BookmarkSubscribeRSS Feed
🔒 This topic is solved and locked. Need further help from the community? Please sign in and ask a new question.
endofline
Obsidian | Level 7

Hi All, 

 

I'm working with some price data that is summed up by the year and the fiscal quarter. However, not all observations have purchases in all quarters/years. I want to make those missing quarters/year appear as a 0. I have a 3 year bubble around each of my observations where I have data on what they spent.

 

Currently this is how my data looks 

 

 

ID   Year    Qtr   Spent

1    2010   1       50

1    2010   2      100 

1    2010   4        25

1    2011   2        100

1    2011   4        200

 

 

What I want is:

 

ID   Year    Qtr   Spent

1    2010   1       50

1    2010   2      100 

1    2010   3        0

1    2010   4        25

1    2011   1         0

1    2011   2        100

1    2011   3         0

1    2011   4        200

1   2012   1          0

1   2012   2          0

1    2012  3          0

1    2012   4         0

 

Thanks in advance! 

 

 

 

1 ACCEPTED SOLUTION

Accepted Solutions
Astounding
PROC Star

If you have to do it yourself without ETS, it's not that lengthy.  First, create a data set with all combinations of ID, YEAR, and QTR:

 

proc sql noprint;

   create table year_list as select distinct year from have;

   create table id_list as select distinct id from have;

   create table qtr_list as select distinct qtr from have;

   create table all_combinations as select * from year_list, id_list, qtr_list;

quit;

 

Then sort, merge, fill in the zeros:

 

proc sort data=all_combinations;

   by id year qtr;

run;

 

proc sort data=have;

   by id year qtr;

run;

 

data want;

   merge all_combinations have (in=have_data);

   by id year qtr;

   if have_data=0 then spent=0;

run;

View solution in original post

19 REPLIES 19
Reeza
Super User

If you have SAS/ETS look at PROC TIMESERIES

endofline
Obsidian | Level 7

I believe that I have proc timeseries, but have never used it. How would you use it to create what I need?

Reeza
Super User

You specify the time interval, the start and end period and it fills it in. 

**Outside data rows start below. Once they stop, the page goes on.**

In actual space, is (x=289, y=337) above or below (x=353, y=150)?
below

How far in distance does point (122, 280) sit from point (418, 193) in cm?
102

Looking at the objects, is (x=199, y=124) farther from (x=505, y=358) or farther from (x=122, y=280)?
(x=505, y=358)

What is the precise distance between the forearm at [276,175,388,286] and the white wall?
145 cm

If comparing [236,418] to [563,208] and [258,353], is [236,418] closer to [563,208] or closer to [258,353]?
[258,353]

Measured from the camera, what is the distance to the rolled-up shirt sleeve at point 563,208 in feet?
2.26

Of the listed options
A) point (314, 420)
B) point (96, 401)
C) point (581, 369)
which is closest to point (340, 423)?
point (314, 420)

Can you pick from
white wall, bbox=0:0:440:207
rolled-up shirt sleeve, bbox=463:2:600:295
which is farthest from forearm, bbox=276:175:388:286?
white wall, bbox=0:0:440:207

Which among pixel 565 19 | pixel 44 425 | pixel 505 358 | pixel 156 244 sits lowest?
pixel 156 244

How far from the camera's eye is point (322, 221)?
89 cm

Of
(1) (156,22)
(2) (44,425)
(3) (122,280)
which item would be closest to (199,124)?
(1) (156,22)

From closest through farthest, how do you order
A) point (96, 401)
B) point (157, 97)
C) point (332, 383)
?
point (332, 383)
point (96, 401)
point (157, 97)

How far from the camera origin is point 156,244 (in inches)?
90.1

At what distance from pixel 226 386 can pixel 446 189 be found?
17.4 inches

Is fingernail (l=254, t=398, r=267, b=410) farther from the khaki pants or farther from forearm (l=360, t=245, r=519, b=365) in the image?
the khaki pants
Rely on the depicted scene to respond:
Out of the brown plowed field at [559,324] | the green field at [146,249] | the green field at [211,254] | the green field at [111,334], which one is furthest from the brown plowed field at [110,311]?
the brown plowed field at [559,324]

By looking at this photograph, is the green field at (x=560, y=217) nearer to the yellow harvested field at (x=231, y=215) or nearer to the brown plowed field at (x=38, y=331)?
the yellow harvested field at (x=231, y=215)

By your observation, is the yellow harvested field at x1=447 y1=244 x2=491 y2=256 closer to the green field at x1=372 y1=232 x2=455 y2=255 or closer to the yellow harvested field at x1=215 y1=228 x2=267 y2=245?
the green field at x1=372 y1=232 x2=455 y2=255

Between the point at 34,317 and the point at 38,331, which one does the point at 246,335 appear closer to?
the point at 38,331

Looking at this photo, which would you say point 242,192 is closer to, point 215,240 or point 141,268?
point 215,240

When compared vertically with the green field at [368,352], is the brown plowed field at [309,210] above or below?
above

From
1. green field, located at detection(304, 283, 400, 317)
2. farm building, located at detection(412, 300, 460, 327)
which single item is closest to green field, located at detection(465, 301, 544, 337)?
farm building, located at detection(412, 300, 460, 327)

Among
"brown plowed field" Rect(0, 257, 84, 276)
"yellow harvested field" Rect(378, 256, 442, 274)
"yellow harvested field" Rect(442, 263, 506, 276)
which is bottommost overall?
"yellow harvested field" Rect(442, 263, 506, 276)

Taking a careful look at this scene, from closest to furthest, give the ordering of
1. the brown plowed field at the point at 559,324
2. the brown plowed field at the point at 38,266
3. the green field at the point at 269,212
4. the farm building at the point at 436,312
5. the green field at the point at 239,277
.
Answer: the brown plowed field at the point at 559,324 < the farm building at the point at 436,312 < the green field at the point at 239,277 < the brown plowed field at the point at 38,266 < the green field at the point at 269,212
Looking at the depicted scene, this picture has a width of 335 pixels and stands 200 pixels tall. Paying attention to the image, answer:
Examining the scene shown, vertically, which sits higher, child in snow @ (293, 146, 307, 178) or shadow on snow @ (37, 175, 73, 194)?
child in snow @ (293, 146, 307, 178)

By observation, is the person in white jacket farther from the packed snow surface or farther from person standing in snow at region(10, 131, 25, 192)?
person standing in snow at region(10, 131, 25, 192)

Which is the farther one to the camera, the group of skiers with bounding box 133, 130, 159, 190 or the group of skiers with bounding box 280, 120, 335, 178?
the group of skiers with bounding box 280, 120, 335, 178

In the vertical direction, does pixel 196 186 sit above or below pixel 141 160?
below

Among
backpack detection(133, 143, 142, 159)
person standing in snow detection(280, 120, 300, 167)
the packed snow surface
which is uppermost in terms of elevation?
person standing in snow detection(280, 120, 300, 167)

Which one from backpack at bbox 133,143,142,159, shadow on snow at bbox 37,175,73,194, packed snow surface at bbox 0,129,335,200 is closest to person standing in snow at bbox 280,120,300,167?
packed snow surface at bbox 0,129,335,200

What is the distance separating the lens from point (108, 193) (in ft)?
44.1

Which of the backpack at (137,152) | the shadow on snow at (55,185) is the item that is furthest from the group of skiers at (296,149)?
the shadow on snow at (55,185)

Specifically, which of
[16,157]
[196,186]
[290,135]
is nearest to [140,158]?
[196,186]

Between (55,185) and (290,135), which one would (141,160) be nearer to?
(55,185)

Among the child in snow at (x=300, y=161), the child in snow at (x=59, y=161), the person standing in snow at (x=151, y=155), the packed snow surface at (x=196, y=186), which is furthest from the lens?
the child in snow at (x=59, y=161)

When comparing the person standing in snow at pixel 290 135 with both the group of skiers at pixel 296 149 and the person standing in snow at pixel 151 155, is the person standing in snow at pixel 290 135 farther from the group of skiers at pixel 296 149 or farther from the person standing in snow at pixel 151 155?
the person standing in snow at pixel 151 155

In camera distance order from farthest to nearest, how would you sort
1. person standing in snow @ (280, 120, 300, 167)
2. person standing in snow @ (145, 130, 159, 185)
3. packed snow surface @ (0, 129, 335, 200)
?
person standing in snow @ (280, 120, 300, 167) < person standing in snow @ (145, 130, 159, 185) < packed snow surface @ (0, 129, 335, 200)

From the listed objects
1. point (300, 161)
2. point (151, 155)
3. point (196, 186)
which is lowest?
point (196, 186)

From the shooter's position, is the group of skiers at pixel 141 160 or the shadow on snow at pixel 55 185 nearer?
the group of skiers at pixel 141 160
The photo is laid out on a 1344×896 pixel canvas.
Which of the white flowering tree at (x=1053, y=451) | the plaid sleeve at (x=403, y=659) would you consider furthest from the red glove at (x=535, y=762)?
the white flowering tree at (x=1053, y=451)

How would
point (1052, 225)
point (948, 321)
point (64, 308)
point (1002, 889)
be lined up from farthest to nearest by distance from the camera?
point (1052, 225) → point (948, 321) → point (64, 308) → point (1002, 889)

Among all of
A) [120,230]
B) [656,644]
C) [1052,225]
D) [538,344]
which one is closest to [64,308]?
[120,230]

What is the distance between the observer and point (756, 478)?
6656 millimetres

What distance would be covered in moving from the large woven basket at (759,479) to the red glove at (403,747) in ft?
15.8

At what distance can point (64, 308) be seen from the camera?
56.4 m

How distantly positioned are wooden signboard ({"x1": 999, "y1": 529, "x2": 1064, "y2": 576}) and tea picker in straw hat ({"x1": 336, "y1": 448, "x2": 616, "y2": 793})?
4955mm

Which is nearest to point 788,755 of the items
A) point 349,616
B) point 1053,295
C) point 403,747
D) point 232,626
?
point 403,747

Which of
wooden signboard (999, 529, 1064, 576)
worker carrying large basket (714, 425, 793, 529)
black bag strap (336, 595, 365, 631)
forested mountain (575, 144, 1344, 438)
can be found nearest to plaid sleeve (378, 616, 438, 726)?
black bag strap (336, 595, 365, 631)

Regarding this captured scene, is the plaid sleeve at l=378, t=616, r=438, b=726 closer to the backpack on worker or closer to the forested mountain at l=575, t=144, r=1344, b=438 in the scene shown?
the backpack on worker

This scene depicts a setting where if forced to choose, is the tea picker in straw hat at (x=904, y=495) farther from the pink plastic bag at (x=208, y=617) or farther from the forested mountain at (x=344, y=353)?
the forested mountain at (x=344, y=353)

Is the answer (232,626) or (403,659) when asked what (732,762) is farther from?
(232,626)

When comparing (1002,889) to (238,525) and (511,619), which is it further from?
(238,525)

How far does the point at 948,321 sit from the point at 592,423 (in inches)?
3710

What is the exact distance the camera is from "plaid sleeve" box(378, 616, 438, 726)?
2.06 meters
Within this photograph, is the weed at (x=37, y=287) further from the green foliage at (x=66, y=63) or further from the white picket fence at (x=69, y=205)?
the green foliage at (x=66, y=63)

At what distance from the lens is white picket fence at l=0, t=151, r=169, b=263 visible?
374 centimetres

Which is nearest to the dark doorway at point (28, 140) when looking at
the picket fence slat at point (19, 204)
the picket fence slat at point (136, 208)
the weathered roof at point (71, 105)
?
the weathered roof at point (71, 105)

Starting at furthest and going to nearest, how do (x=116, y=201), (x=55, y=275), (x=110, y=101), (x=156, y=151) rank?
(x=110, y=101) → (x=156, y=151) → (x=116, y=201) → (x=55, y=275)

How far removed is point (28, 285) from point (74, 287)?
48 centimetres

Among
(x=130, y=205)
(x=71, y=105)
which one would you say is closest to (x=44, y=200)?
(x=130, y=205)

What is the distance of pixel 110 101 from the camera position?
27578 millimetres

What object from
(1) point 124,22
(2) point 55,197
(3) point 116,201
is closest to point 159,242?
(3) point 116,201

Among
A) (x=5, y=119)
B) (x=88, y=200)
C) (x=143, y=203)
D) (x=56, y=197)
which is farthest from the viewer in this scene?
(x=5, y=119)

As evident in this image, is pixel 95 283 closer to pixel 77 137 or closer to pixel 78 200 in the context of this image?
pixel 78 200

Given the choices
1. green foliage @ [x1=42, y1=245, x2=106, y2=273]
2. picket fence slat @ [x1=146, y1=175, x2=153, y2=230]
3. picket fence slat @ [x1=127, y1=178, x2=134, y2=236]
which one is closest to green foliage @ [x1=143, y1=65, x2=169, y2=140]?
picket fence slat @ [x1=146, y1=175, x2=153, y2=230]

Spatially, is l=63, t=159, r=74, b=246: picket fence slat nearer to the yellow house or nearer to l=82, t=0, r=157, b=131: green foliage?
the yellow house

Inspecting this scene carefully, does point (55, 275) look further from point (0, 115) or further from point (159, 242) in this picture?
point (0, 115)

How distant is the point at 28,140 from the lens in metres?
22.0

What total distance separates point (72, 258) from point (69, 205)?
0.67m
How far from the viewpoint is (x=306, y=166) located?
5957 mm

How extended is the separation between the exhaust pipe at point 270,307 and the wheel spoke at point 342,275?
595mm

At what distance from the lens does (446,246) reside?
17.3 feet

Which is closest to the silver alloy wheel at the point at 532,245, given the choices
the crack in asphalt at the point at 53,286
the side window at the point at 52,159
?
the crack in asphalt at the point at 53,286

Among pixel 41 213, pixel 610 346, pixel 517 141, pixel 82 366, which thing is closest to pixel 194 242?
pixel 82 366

Make sure to include your BY statement as well.

 

Here's a fully worked example with fake data:

 

 

/*this is an example of time series data. 
1. Create a time series data set with missing intervals (IBM)
2. Add back missing entries using PROC TIMESERIES (IBM_NO_MISSING)
3. Calculate moving average - 12 month average
*/

/*1*/
data ibm;
	set sashelp.stocks;
	where stock='IBM';

	if month(date)=7 then
		delete;
run;

proc sort data=ibm;
	by date;
run;

/*2*/
proc timeseries data=ibm out=ibm_no_missing;
	id date interval=month start='01Aug1986'd end='01Dec2005'd;
	var open;
run;

 

endofline
Obsidian | Level 7

For the example you posted where it has 

 

start='01Aug1986'd end='01Dec2005'd;

 

Is this the overall global start and end date?

 

The way I get the data is that I have a 3 year bubble around each ID as they enter into my data. However, not all of them are entering in at the same time, some might enter in 2010 and others in 2013. 

Reeza
Super User

Ah...then this method won't work, you'll need to use the data step approach. If you have a  data set that defines the bubbles it's relatively straightforward to loop the dates to get an empty table with all the records and then merge it in with the original table to get the results.

endofline
Obsidian | Level 7

OK, how might you go about that then? I was thinking about something with loops but could not think of a solution. 

Reeza
Super User

What data do you have? If all you have is what you've shown above, how do you know what the start and end of the loop will be?

 

endofline
Obsidian | Level 7

I have the variables I showed, ID, Yr, Qtr and Spent plus the start date of when they entered so:

 

 

ID   Year    Qtr   Spent  Date of Entry

1    2010   1       50         Jan 2011

1    2010   2      100       Jan 2011

1    2010   4        25      Jan 2011

1    2011   2        100   Jan 2011

1    2011   4        200    Jan 2011

 

 

So I have a year of lookback, the year during and the year after the entry date. 

Astounding
PROC Star

If you have to do it yourself without ETS, it's not that lengthy.  First, create a data set with all combinations of ID, YEAR, and QTR:

 

proc sql noprint;

   create table year_list as select distinct year from have;

   create table id_list as select distinct id from have;

   create table qtr_list as select distinct qtr from have;

   create table all_combinations as select * from year_list, id_list, qtr_list;

quit;

 

Then sort, merge, fill in the zeros:

 

proc sort data=all_combinations;

   by id year qtr;

run;

 

proc sort data=have;

   by id year qtr;

run;

 

data want;

   merge all_combinations have (in=have_data);

   by id year qtr;

   if have_data=0 then spent=0;

run;

endofline
Obsidian | Level 7

So this will work but it does still have some issues. My data goes from 2009 to 2015. but not all IDs are coming in during the same time frame. Some are coming in 2010 and others in 2013 and I just want to be able to capture the 3 year bubble around them. I tried this solution but it gives me the full 2009 to 2015 time frame around all of the IDs. Any thoughts on how to get it to just be around the 3 year bubble? 

Reeza
Super User

@endofline wrote:

 Any thoughts on how to get it to just be around the 3 year bubble? 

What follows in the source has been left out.